Former Speaker of the Minnesota House of Representatives, Margaret Anderson Kelliher, might be Omar’s most credible opponent. A lot of people recall Kelliher’s earlier political career with fondness. She’s a competent politician by all accounts. But I’m looking at this race partly with a hyperlocal lens. I go out of my way to avoid further entrenching the Lisa Goodman/Barb Johnson wing of the local DFL. Margaret Anderson Kelliher is the definition of old guard; take a look at her endorsement list, which includes Goodman and Johnson.

(To illustrate my point: I recall being frustrated by former Senator Al Franken’s endorsement of Lisa Goodman for Minneapolis City Council in 2017. Why did our celebrity senator, who I’d never heard say a word about Minneapolis issues, have to put his thumb on the scales to help an already heavily favored, well-funded incumbent on the eve of the caucuses?
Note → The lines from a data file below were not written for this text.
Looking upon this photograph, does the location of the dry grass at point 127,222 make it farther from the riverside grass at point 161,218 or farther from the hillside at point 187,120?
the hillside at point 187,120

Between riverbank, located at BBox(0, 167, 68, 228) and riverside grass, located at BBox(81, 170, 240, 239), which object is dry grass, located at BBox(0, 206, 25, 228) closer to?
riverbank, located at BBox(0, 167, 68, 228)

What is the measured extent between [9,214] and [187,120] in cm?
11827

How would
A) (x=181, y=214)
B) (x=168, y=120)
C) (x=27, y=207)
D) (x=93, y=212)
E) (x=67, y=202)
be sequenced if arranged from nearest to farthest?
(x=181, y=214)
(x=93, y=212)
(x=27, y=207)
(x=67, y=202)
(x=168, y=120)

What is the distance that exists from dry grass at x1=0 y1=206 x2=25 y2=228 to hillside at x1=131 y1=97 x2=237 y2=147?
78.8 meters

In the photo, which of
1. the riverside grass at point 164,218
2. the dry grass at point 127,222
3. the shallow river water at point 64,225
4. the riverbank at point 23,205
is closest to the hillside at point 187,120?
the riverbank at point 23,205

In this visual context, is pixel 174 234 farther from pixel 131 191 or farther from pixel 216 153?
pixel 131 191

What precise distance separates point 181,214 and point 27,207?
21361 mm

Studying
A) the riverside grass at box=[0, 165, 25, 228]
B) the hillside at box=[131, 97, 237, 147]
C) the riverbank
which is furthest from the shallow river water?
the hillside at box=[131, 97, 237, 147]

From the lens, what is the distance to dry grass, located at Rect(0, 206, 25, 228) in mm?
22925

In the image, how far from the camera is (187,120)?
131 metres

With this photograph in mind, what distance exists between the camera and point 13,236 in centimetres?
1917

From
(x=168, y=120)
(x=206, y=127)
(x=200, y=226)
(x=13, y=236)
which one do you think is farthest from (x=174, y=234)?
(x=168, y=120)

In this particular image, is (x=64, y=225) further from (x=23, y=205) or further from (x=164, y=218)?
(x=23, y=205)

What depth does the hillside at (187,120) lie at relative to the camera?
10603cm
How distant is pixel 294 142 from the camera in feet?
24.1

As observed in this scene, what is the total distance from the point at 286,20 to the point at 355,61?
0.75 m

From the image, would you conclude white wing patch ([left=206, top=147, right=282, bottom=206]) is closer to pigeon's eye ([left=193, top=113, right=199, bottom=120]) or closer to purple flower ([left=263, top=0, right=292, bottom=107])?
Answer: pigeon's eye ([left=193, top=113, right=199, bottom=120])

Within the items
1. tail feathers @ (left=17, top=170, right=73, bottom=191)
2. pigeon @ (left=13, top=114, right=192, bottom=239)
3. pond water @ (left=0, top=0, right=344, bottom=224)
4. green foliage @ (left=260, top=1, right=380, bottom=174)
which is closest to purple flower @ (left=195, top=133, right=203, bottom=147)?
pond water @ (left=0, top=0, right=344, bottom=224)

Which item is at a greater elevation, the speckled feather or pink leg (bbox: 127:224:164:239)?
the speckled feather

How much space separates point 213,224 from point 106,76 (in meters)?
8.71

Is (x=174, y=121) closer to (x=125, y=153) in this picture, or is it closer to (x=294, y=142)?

Of course, I understand it’s the most natural thing in the world for entrenched incumbents to endorse their good friends: other longtime incumbents.)

Kelliher campaign mailer
Omar campaign video

There’s likely not much practical difference in how Omar or Kelliher would vote as members of Congress. But there is a significant difference in how they’re campaigning. I see Kelliher targeting reliable older voters in her advertising. Likewise, Kelliher’s social media posts give the impression of a campaign focused (probably smartly) on older suburbanites.

Omar’s constituency includes more young people, people of color, immigrants–the kind of District 5 voters the DFL needs to maximize to win in statewide and presidential elections. And that’s not to say there aren’t plenty of older white people excited for her campaign. Omar has vowed to pick up Keith Ellison’s mantle and become a voter turnout machine. I believe Omar can do this. I’m pretty certain that Kelliher can’t.

So it’s a simple choice for me: Ilhan Omar, the leader who won’t just win elections for herself, but is willing to put herself out there to win elections for a new generation of leaders.

Note # 1: Local writer Naomi Kritzer has very nice things to say about the other credible candidate in District 5, Patricia Torres Ray (while also arriving at Omar as her top choice). If you can’t vote for Omar, I’d suggest Torres Ray.

Note #2: Please enjoy Kelliher’s weird commercial featuring a staged protest and candidate acting as the supervisor of a sweatshop (allegedly) that produces American flag quilts.